I graduated law school with a sense of triumph and a diamond ring in my pocket. My fiancée and I had weathered university together, and we both landed spots in the same prestigious graduate program in Canberra. Life felt like it was unfolding exactly as planned—until three months before our wedding, when I discovered she was having an affair with our mutual boss. I ended the engagement, but the fallout was brutal. We spiraled into a bitter property dispute that dragged us both through court and left emotional wreckage in its wake.
Canberra’s legal scene is tight-knit, and the city itself isn’t big enough to avoid someone you’re trying to forget. I’d bump into her at hearings, cafes, even the grocery store. Each encounter reopened wounds I was desperate to close. She looked just as haunted. I needed distance—real distance. So I applied for a rare overseas development posting in Tuvalu, a remote Pacific island with only two positions available every two years. It was a long shot, but I clung to the hope of escape.
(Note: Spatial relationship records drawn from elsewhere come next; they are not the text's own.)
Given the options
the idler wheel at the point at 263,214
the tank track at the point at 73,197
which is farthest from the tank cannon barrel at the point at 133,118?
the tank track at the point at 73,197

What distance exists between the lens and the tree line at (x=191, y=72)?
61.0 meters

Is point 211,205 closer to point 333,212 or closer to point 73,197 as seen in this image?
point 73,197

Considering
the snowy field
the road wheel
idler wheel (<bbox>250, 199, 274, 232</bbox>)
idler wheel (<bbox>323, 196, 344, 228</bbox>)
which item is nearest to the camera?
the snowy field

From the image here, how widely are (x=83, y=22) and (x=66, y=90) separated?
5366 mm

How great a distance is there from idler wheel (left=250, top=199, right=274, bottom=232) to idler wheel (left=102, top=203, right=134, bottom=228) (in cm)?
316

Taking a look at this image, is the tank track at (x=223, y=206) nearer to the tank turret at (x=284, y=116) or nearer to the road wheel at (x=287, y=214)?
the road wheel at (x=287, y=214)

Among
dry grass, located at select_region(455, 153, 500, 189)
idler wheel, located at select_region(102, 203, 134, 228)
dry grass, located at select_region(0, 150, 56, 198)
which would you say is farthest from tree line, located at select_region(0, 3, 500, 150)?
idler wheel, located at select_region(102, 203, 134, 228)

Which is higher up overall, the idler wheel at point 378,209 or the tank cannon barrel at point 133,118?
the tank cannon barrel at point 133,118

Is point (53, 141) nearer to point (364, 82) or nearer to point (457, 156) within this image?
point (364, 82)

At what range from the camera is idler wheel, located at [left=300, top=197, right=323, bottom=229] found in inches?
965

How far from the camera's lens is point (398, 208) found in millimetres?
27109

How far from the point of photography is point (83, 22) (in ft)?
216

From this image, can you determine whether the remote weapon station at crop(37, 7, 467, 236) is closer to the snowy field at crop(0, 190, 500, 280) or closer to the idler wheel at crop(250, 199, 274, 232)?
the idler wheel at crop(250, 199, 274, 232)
When I got the job, I felt like I’d won the emotional lottery. I packed my life into a suitcase and flew to Tuvalu, ready to start fresh. But when I walked into the island’s tiny government office, I saw her. My ex. The other successful applicant. The air left my lungs. There were no backup plans, no alternate postings. Just her and me, side by side, for two years. On an island barely big enough for a decent jog.
We shared a desk, a break room, and a daily routine. The office was small, the island smaller, and the emotional space between us microscopic. Every glance was loaded. Every silence, deafening. We never spoke of the past, but it hung between us like humidity—dense, inescapable. I learned to compartmentalize, to breathe through the tension, to find solace in the ocean breeze when the office air grew too thick.
Oddly, the island softened us. Not into friends, not even into civil exes, but into two people forced to coexist. We became experts in avoidance, in neutral small talk, in pretending the past hadn’t happened. There were moments—brief, flickering—when I saw the person I once loved. But mostly, I saw the person who broke me. And I suspect she saw the same in me.
When the contract ended, I left Tuvalu with a strange mix of relief and pride. I had survived two years in emotional purgatory, and I hadn’t let it define me. The island gave me space, not from her, but from the version of myself that couldn’t let go. And maybe that was the real escape I needed.